PHŒBE'S DIARY

September 15.

I'm in Philadelphia—really, truly! Phœbe Metz, late of a gray farmhouse in Lancaster County, is sitting in a beautiful room of the Lee residence, Philadelphia.

What a lot of things I have to write in you, diary! I can scarcely find the beginning. Before I left home I thought about keeping a diary, how entertaining it would be to sit down when I'm old and gray and read the accounts of my first winter in the city. So I went to Greenwald and bought the fattest note-book I could find and I'm going to write in you all of my joys—let's hope there won't be any sorrows—and all of my pleasures and all about my impressions of places and people in this great, wonderful City of Brotherly Love. Of course, I'll write letters home and to David and Mother Bab and some of the girls, but there are so many things one can't tell others yet likes to remember. So you'll have to be my safety valve, confidant and confessor.

When I left the train at Philadelphia I was bewildered and confused. Such crowds I never saw, not even in Lancaster. Seemed like everybody in the city was coming from a train or running to one. I was glad to see Miss Lee. She's the dearest person! I love her as much as I did when I went to her school on the hill. I'm as tall as she is now. She dresses beautifully. I thought my blue serge suit was lovely but her clothes are—well, I suppose you'd call them creations. I'm so glad I'm going to be near her all winter and can copy from her.
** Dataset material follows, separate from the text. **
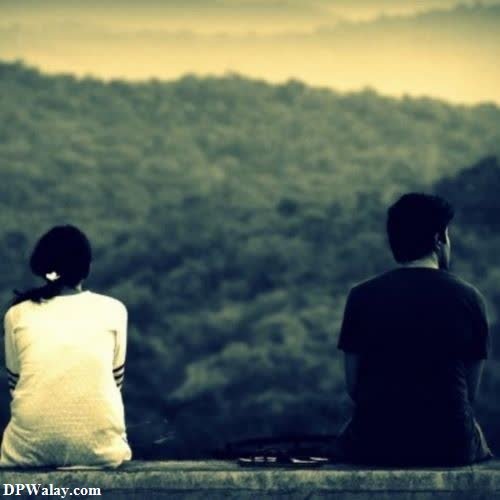 two people sitting on a wall looking at the mountains love breakup dp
As I came through the gates at the depot she caught me and kissed me. I thought she was alone, but a moment later she turned to a tall man and introduced him, her cousin, Royal Lee, the musician. If Aunt Maria could see him she'd warn me again, as she did repeatedly, not to "leave that fiddlin' man get too friendly." He's handsome. I never before met a man like him. His magnetic smile, his low voice attracted me right away.

After he piloted us through the crowded depot and into a taxicab Miss Lee began to ask me questions about Greenwald and the people she knows there. I felt rather timid, for I was conscious of the appraising eyes of her cousin. He didn't stare at me, yet every time I glanced at him his eyes were searching my face. Does he think me very countrified, I wonder? I do have the red cheeks country girls are always credited with, but I'm glad I'm not "buxom." I'd hate to be fat!

I wish I could describe Royal Lee. He's just as I pictured him, only more so. He has the lean, æsthetic face of the musician, the sensitive nostrils and thin lips denoting acute temperament. His eyes are gray.

As we rode through the streets of the city Miss Lee told me her mother would have me stay with them until we can find a suitable boarding place. To-morrow we're going in search of one.

Taxicabs travel pretty fast. We skirted past curbs so that I almost held my breath and shot past trucks and other cars till I thought we'd surely land in the street. But we escaped safely and soon stopped at the Lee residence, a big, imposing brownstone house. It looks bare outside, no yard, no flowers. But inside it's a lovely place, so inviting and attractive that I'd like to settle down for life in it.